歌組では本名で活動する人がほとんどの中、
トマト姫だけが自分に芸名をつけて、アーティスト活動をしていました。
ちなみにトマト姫は、トマト星のお姫様らしく
リコピンビームでみんなを元気にするそうです。
まだ、こりん星から別のお姫様が襲来する前のことです。
当時の私からは、彼女はとても異質でアウトロー的な存在に見えていたのですが、
今思うと、すごい。
きちんと自分の存在をみんなと差別化して、明確にブランディングすることができている。

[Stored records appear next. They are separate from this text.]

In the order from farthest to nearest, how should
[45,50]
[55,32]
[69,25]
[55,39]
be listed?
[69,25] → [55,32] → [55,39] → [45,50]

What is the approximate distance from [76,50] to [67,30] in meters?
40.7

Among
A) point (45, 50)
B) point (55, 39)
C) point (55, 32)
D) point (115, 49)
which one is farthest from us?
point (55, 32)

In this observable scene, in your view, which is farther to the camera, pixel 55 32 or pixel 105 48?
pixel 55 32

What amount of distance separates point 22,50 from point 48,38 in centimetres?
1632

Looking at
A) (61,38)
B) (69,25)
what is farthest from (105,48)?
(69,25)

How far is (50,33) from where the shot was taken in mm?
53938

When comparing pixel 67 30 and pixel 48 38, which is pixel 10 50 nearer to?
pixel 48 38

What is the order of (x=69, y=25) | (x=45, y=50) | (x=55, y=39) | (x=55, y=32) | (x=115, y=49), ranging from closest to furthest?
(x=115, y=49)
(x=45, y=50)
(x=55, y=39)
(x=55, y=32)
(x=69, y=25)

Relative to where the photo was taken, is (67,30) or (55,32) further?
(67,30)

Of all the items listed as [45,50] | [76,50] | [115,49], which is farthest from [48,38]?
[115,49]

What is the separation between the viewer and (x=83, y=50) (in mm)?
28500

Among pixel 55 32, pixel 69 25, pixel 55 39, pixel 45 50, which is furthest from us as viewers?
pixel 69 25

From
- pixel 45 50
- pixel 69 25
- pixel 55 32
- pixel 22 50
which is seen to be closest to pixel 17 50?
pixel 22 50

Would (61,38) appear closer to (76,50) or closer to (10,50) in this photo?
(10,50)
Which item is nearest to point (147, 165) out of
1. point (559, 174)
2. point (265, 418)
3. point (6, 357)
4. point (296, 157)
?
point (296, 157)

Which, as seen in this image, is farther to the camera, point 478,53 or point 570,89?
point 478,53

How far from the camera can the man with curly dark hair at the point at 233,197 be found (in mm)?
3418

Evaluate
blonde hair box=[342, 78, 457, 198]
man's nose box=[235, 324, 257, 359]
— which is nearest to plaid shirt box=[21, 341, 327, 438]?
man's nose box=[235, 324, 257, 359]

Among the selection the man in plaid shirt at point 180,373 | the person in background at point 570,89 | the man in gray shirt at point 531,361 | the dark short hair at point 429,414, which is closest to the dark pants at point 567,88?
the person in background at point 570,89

だって、仲良い子以外にいまでも名前覚えてるの、このトマト姫、だけ。
「わたしは正統派でやりたいから、本名でいくもん!」
って思ってた当時のわたしに、バックドロップですね。
そのあと、何年かしてトマト姫が関西ローカルの有名TV番組に出演していて、
とてもうらやましかったのを覚えています。
そんな私は何年か前から、広告の仕事以外に趣味で
「はたルーシーくみこ」というミドルネーム入りの名前で絵を描いたり、作詞をしたりしています。
飲み屋でのあだ名も「ルーシー」です。
ある日、いきなりふと、自分に芸名が欲しくなって、勝手につけました。
DIVA→コピーライターという、また違った土地にたどり着きはしましたが、
もしかしたらいまだ無意識の中で、10代のあの頃の忘れ物を
必死で取り戻そうとしているのかも、しれません。